Pada masa ini perluasan wilayah dan pembangunan dalam kerjaan dan wilayah kerajaan, istana khalifah bisa menampung 30.000 tamu, masjidnya sangat megah, istana khalifah mempekerjakan 30.000 orang, 12.000 diantaranya adalah pelayan dan 1000 orang pengurus kuda, tujuh buah perahu berukuran 150 kubik dengan 60 tiang pancang, berlabuh disungai Nil. Sang Khalifah memiliki 20.000 rumah di Ibu kota. Ia juga memiliki ribuan toko yang bisa menghasilkan dua hingga sepuluh dinar perbulan. Jalan-jalan utama diberi atap dan diberi lampu. perhubungan sangat lancer , dan keamanan terjamin.
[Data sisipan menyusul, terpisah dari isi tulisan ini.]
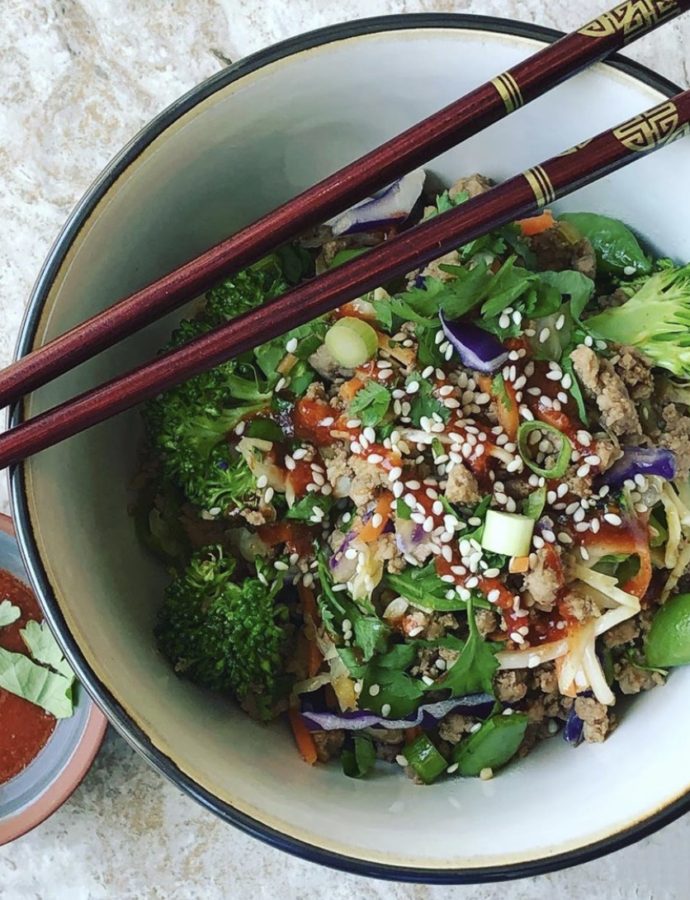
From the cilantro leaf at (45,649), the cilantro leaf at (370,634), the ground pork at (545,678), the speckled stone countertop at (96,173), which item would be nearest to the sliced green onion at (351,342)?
the cilantro leaf at (370,634)

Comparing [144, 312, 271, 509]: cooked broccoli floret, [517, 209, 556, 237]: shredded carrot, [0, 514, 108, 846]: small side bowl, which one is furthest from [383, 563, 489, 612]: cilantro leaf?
[0, 514, 108, 846]: small side bowl

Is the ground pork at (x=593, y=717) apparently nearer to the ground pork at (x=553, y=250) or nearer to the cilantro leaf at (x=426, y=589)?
the cilantro leaf at (x=426, y=589)

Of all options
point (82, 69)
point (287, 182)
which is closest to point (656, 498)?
point (287, 182)

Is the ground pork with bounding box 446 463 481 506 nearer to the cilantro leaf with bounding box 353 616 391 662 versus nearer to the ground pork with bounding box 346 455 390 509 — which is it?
the ground pork with bounding box 346 455 390 509

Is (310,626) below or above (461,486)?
below

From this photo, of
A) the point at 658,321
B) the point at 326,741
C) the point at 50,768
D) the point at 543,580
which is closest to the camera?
the point at 543,580

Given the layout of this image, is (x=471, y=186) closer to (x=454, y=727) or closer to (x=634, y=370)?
(x=634, y=370)

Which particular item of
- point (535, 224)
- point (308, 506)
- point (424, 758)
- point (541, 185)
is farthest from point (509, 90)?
point (424, 758)
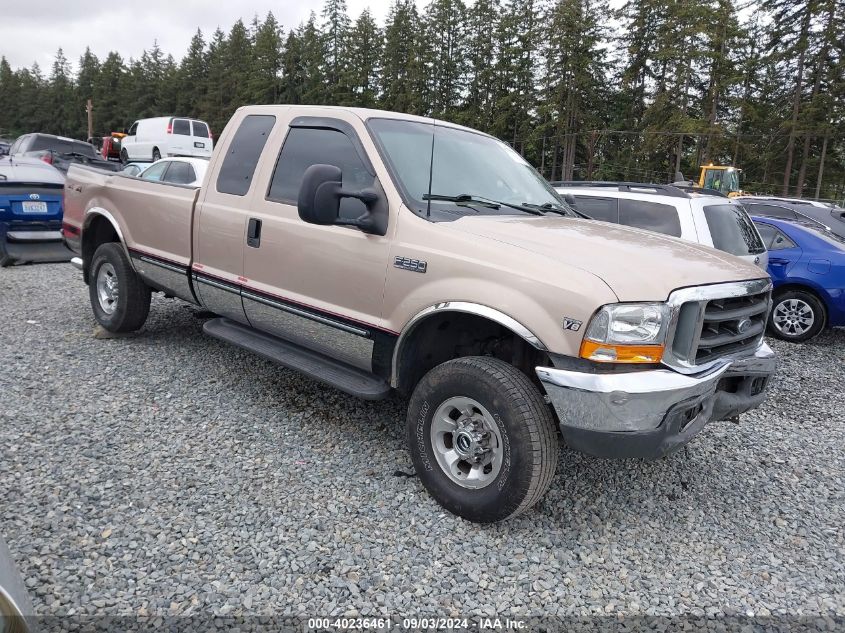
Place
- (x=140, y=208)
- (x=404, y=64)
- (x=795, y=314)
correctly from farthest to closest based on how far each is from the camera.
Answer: (x=404, y=64)
(x=795, y=314)
(x=140, y=208)

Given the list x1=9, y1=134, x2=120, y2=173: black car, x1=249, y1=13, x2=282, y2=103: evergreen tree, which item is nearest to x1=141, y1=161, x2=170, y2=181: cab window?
x1=9, y1=134, x2=120, y2=173: black car

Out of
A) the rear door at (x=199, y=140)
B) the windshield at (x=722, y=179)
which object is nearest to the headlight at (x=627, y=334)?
the windshield at (x=722, y=179)

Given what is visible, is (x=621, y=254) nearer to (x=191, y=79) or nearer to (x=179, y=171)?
(x=179, y=171)

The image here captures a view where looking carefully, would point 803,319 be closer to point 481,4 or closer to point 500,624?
point 500,624

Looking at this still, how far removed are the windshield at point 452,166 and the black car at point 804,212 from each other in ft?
26.1

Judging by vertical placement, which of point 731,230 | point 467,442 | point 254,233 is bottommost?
point 467,442

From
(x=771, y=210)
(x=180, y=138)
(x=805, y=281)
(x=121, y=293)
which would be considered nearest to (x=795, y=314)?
(x=805, y=281)

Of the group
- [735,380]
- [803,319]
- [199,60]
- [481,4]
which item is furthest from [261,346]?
[199,60]

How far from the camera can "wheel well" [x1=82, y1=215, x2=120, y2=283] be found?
5871 mm

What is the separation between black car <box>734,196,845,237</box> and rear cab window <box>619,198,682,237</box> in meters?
5.17

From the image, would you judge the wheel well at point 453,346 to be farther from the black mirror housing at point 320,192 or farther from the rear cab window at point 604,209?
the rear cab window at point 604,209

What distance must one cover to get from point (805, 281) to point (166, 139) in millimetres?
24418

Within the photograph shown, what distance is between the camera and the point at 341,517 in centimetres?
310

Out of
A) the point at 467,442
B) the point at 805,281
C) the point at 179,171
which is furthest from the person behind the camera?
the point at 179,171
Perekonomian dibangun baik dari sector pertanian, perdagangan maupun industry sesuai dengan perkembangan teknologi pada waktu itu. Sumbangan dinasti Fatimiyah terhadap peradaban islam sangat besar, baik dalam system pemerintahan, kebudayaan, politik maupun dalam bidang ilmu pengetahuan.[5]
Khalifah al-Aziz adalah khalifah yang paling bijaksana dan paling murah hati. Dia hidup dikota Kairo yang mewah dan cemerlang, dikelilingi beberapa masjid, istana, jembatan, dank anal-kanal yang baru, serta  memberikan toleransi yang tak terbatas kepada umat keristen, sesuatu yang tidak pernah mereka rasakan sebelumnya.
Dinasti dapat maju antara lain karena: militernya kuat, administrasi pemerintahannya baik, ilmu pengetahuan berkembang, dan ekonominya stabil. Namun setelah al-Aziz dinasti mengalami kemunduran dan akhirnya hancur, setelah berkuasa selama 262 tahun.[6]
Dibidang pemerintahan, fatimiyah berhasil mendirikan sebuah Negara yang sangat luas dan di dasarkan atas prinsip keagamaan, peradaban yang berlainan yang jarang disaksikan di Timur. Dan system administrasinya sangat baik sekali, luas toleransi religiusnya, efesiensi angkatan perang dan angkatan lautnya, kejujuran pengadilan-pengadilannya, dan terutama adalah perlindungan terhadap ilmu pengetahuan dan kebudayaannya.
Dalam perkembangannya khilafah Fatimiyah mampu membangun system kepemerintahan yang begitu maju dan ilmu pengetahuan yang juga berkembang dengan pesat, namun sebagaimana dinasti kekhalifahan sebelumnya dinasti Fatimiyah juga mengalami kemunduran dan kehancuran.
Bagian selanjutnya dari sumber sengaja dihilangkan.